P. Allen Smith talks genetic diversity in our food sources at the inaugural TEDxMarkhamSt event.
TEDxMarkhamSt, Little Rock’s first independently organized TED event, kicked off Friday morning to a sold-out house at the Ron Robinson Theater in the River Market.
Global gardening and lifestyle guru P. Allen Smith of Little Rock headlined the morning session. Afternoon sessions, running through 7 p.m., are being streamed live here and through the video player below.
The event’s theme is “Little Rocks Create Avalanches.” Tim Freeman, CEO of Little Rock digital media startup Hark, is serving as the event emcee.

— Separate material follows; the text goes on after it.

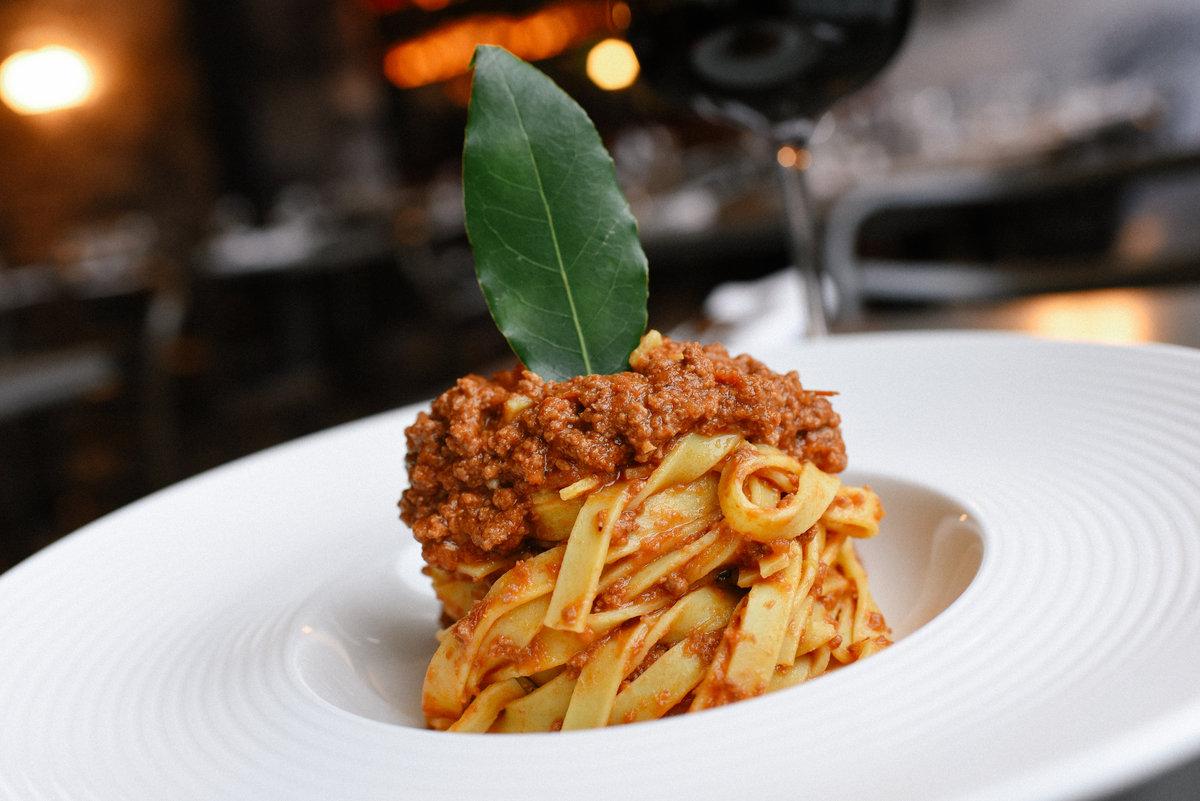 fresh_pasta_tagliatelle_bolognese.jpeg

Arkansas Business is an event sponsor.
Joining Smith for the morning session were speakers Cotton Rohrscheib, CEO of Rohrscheib Capital and COO of Grainster, and Karama Neal, Southern Bancorp Community Partners COO.

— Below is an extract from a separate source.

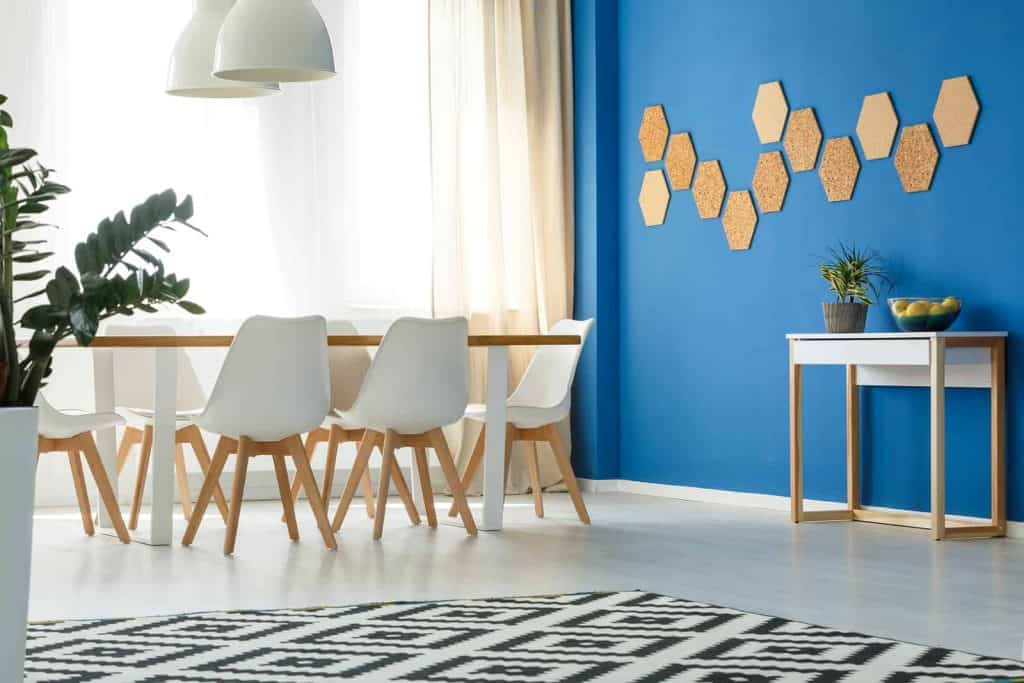 Blue accent wall near dining area, just one inexpensive summer decorating idea
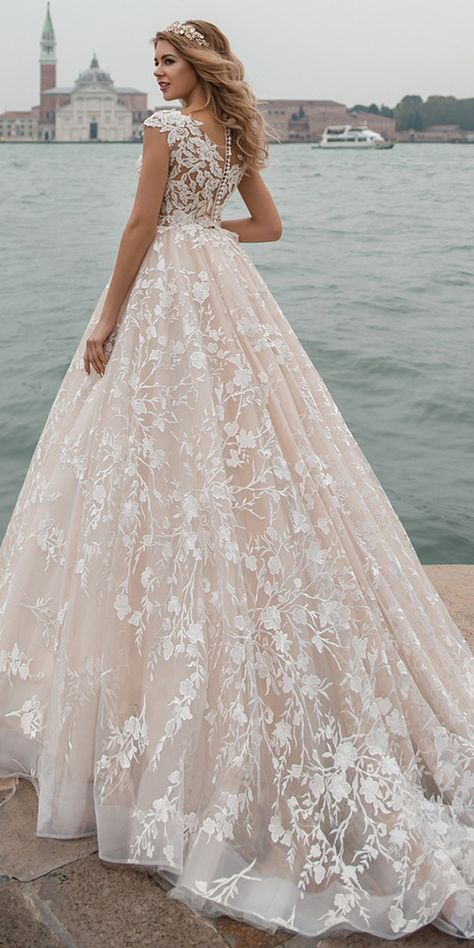 Amazing Tulle & Lace Scopp Neckline See-through Bodice A-line Wedding Dress With Lace Appliques & Beadings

Late afternoon speakers include author, tech startup founder and former Acxiom CEO Charles Morgan; Skip Rutherford, former Clinton Administration official and dean of the University of Arkansas Clinton School of Public Service in Little Rock; Arkansas Baptist College President Fitz Hill; and civil rights activist Minnijean Brown Trickey, one of the Little Rock Nine who integrated Little Rock Central High School in 1957.
Smith’s talk, “The End of Choice: Why Diversity Matters if Food Is Important to You,” centered on genetic diversity as providing the building blocks of our food system.

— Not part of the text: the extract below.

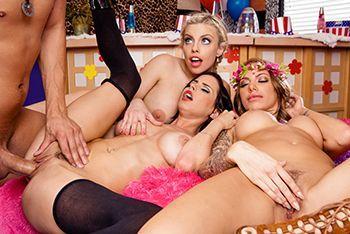 Жаркое групповое порно с тремя молодыми сексуальными школьницами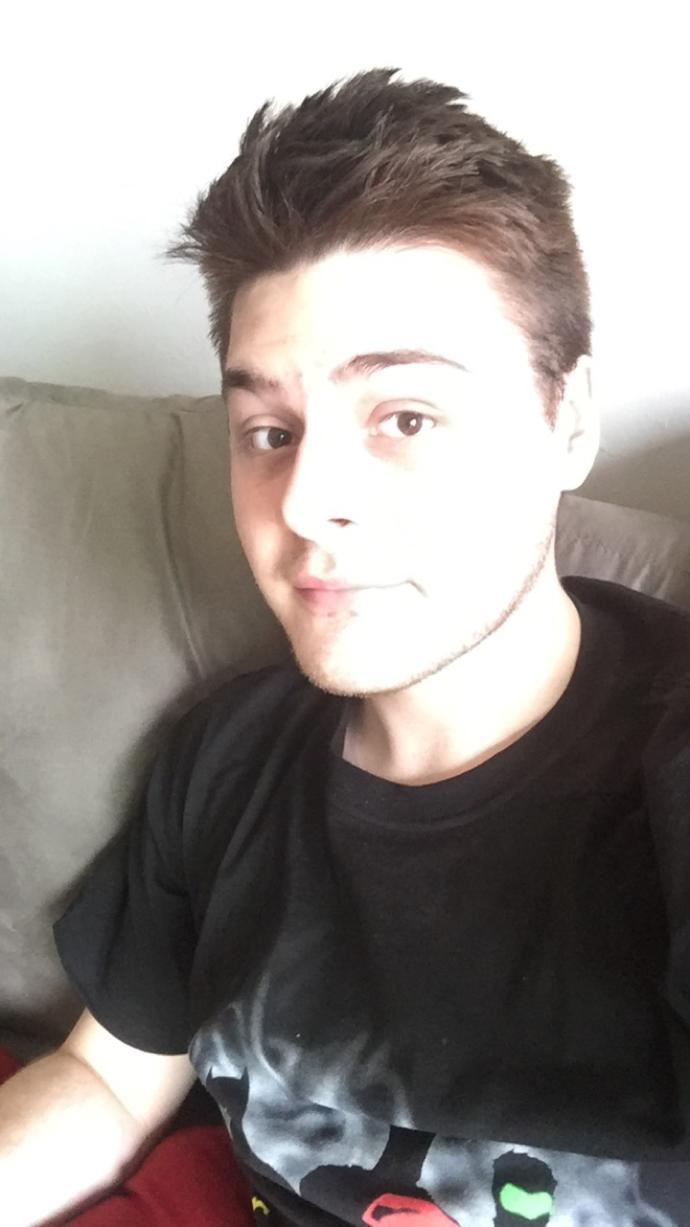 Girls, I'm a little insecure about my looks. What do you think?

Making food products easier to transport and providing them with longer shelf life has sapped diversity from our food sources, he said.
Using chickens as an example, Smith noted that broilers are grown bigger and faster than they used to be at the expense of quality and immunity to disease.
“We’ve created a monoculture of birds,” he said, noting that society’s collective disconnect from its food system is leading to food sources vulnerable to disease.
“We’re raising bigger chickens at the expense of genetic quality,” he said.
Smith said he’d love to see a delivery system developed for local farmer’s markets for those patrons who don’t always have time to visit them in person.
“You can have pizza delivered, why not fresh locally grown food?”
Rohrscheib, who grew up in the small Phillips County town of Lexa, sounded an agricultural theme as well. His talk, “Biting the Hand That Feeds Us: Exploring the Importance of Agriculture to Our Future,” provided a U.S. farming history lesson.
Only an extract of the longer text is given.